Never mind that Troye Sivan came out as gay in 2013 in a video on his highly-popular YouTube channel; his Nov. 17 concert at EagleBank Arena was dominated by young women.
From the moment Sivan took the stage in a baggy t-shirt and jeans to sing his hit song “WILD,” he commanded the stage with the charisma due an artist whose debut LP went gold in both the U.S. and his native Australia.
“Kiss me on the mouth and set me free,” he sings with his deep, mature voice on “BITE,” as the audience echoed emphatically.
But it became quickly apparent that they weren’t screaming out because they wanted to be with Sivan per se; he’s cute, to be sure, but that’s not wherein his appeal lies. He’s popular because his music perfectly captures the joys and pratfalls of modern love.
He’s 21, putting him on the tail end of Generation Y. Roughly half the arena was in their early 20s and could clearly relate to the lyrics of “COOL,” a song about a futile endeavor to try to appear Instagram-worthy to win a boy’s love. He feels inadequate (“I’m a spark, and you’re a boom”), and it ultimately comes crashing down with a plaintive “I was just trying to be cool/I was just trying to be like you.”
In his charming Australian accent, Sivan asked, “Are you ready to get a little bit sexy?” (The audience was, in fact, ready, save for the handful of parents chaperoning middle schoolers.)
As phone flashlights swayed in the crowd like lighters, Sivan sang the sultry “TOO GOOD,” about a one-night stand with a lover who’s “too good to be good for me.”
Before he sang “HEAVEN,” two fans handed him pride flags, which he eagerly tied around his neck (“My transformation into a gay Superman is almost complete,” he said.)
After the song, Sivan ran backstage to “wash his face” (vomit).

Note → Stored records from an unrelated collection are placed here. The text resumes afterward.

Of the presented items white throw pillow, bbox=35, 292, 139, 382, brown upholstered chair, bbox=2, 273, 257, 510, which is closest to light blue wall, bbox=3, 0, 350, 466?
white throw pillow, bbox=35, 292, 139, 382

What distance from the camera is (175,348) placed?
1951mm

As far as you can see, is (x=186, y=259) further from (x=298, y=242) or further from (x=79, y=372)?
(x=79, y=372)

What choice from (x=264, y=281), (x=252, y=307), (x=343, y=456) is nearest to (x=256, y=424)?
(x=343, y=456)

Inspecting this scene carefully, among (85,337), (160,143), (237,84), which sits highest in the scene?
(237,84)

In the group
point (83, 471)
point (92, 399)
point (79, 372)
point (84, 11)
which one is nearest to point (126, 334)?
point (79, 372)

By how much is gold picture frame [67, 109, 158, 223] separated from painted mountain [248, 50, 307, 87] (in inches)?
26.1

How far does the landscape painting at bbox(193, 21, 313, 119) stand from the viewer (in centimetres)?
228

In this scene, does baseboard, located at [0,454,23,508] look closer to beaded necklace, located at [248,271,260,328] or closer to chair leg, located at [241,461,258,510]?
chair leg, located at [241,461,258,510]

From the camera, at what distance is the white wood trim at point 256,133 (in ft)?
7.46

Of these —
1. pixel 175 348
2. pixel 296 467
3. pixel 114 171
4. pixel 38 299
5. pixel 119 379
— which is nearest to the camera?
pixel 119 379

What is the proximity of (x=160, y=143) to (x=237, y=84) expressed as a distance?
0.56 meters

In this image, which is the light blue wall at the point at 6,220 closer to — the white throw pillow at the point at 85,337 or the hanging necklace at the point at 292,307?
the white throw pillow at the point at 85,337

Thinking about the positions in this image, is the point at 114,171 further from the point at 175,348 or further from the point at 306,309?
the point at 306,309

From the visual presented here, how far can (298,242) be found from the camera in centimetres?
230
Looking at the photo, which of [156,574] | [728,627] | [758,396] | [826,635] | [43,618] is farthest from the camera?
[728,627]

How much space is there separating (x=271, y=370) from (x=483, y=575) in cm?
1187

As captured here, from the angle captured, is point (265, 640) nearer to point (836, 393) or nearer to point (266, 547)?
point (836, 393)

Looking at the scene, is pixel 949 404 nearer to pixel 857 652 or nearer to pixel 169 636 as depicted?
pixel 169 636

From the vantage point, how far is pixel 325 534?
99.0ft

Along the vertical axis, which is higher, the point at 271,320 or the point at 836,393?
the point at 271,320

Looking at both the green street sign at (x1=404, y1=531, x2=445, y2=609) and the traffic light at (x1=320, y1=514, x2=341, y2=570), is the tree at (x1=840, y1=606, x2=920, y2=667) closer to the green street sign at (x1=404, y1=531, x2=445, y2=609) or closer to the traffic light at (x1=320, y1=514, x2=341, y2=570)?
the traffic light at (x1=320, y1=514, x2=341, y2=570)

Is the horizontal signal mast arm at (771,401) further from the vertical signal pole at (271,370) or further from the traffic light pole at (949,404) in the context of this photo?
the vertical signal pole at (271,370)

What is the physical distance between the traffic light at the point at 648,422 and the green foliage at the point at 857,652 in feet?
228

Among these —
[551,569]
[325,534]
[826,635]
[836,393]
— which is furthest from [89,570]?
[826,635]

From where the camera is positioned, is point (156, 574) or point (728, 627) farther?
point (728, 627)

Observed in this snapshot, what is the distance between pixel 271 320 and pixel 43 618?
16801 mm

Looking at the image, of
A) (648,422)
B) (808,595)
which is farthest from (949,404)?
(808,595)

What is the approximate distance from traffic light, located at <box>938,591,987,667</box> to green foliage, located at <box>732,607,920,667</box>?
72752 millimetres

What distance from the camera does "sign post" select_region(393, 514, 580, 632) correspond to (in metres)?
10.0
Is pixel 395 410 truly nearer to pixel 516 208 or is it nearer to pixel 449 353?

Later in the show, he’d blame it on a “dodgy sandwich” he had for lunch.
“This is a sad song, but it’s a bop,” he said a few songs later introducing “THE QUIET.” He wasn’t wrong. “I’d rather be spitting blood/Than have this silence f— me up” he sang, backed by 808s and full of heartbreak.
“He’s not coming out for an encore,” the young man standing behind me said after Sivan finished his show. “He’s sick.”
But Sivan returned to the stage for one last song, performing “YOUTH,” the first single of his debut album, “Blue Neighborhood.” The song fit as a perfect coda for a night of millennial angst. “Cause we’ve no time for getting old/Mortal bodies, timeless souls,” he sang, meaning every word.
He, and most of his audience, were just barely (if at all) adults. But in an ever-changing world that made Sivan’s generation and the one behind it grow up at the speed of light, Sivan and the crowd clung to the halcyon days of youthful insouciance when time seemed infinite, before they had to worry about those constants, death and taxes.
Sivan’s concert wasn’t a teen pop blockbuster show, but rather an intimate gathering of a few hundred fans who came to lament the trials of being young and in (and often, out of) love. It was cathartic to hear our collective desires and fears translated into words by a silky baritone.
Sivan isn’t popular because, at least for the most part, his fans want to sleep with him. He’s popular because he gives a voice to the eternal plight of young love. He isn’t so much a heartthrob as a spokesman for Gen Y’s (and soon, Gen Z’s) search for love in the time of smartphones.
People like Sivan because he understands them. Death, taxes and the young person’s desire to be understood: the three constants for a generation in flux.